RUWE GEGEVENS:
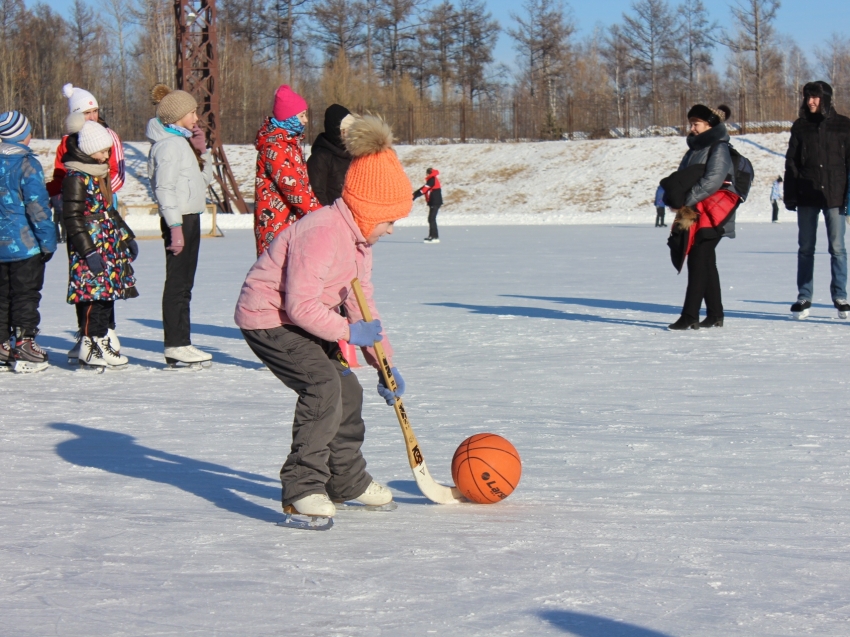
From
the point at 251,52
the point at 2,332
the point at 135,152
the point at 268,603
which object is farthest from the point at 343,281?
the point at 251,52

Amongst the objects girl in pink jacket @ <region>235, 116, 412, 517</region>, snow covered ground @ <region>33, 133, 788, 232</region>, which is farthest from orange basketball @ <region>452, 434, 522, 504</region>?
snow covered ground @ <region>33, 133, 788, 232</region>

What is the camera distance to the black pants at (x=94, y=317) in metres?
7.58

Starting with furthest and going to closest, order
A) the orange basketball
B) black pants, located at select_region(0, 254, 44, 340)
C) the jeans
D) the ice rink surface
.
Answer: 1. the jeans
2. black pants, located at select_region(0, 254, 44, 340)
3. the orange basketball
4. the ice rink surface

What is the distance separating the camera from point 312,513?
385cm

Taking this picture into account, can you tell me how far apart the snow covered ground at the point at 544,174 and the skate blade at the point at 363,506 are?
106 ft

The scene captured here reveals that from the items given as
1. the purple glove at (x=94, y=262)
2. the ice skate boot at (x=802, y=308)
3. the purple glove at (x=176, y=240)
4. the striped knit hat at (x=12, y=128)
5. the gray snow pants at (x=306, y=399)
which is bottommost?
the ice skate boot at (x=802, y=308)

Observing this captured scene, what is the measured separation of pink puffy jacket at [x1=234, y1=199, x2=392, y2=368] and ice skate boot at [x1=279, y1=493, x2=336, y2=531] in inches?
23.4

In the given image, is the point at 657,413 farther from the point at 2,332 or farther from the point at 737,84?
the point at 737,84

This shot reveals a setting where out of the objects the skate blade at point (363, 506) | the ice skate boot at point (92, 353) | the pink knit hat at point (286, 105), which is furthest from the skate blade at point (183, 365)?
the skate blade at point (363, 506)

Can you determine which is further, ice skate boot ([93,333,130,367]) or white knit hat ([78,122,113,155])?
ice skate boot ([93,333,130,367])

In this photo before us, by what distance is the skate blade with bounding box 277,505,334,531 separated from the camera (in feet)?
12.6

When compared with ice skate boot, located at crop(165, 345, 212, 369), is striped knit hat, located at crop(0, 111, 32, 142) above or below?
above

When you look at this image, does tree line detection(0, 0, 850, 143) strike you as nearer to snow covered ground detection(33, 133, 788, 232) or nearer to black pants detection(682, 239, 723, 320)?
snow covered ground detection(33, 133, 788, 232)

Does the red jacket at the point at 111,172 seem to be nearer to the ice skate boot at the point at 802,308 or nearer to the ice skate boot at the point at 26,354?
the ice skate boot at the point at 26,354
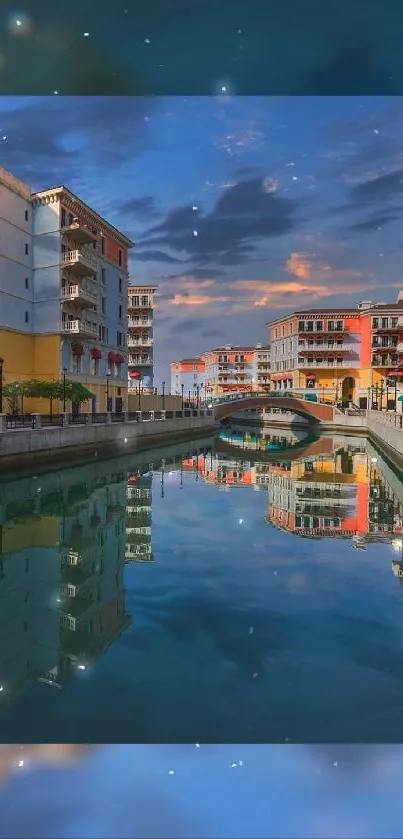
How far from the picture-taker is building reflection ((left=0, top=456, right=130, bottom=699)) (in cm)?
403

OVER DE OPDRACHT: Schrijf het stuk vanaf de regel met "When you look" tot en met het einde van de records woord voor woord over. Laat de afbeeldingen daarbij weg.

UITGEWERKTE OPLOSSING:
When you look at this image, does tree line detection(0, 0, 850, 143) strike you as nearer to snow covered ground detection(33, 133, 788, 232) or nearer to black pants detection(682, 239, 723, 320)?
snow covered ground detection(33, 133, 788, 232)

Does the red jacket at the point at 111,172 seem to be nearer to the ice skate boot at the point at 802,308 or nearer to the ice skate boot at the point at 26,354?
the ice skate boot at the point at 26,354
How far from the picture-taker is building reflection ((left=0, top=456, right=130, bottom=699)) (in cm)?
403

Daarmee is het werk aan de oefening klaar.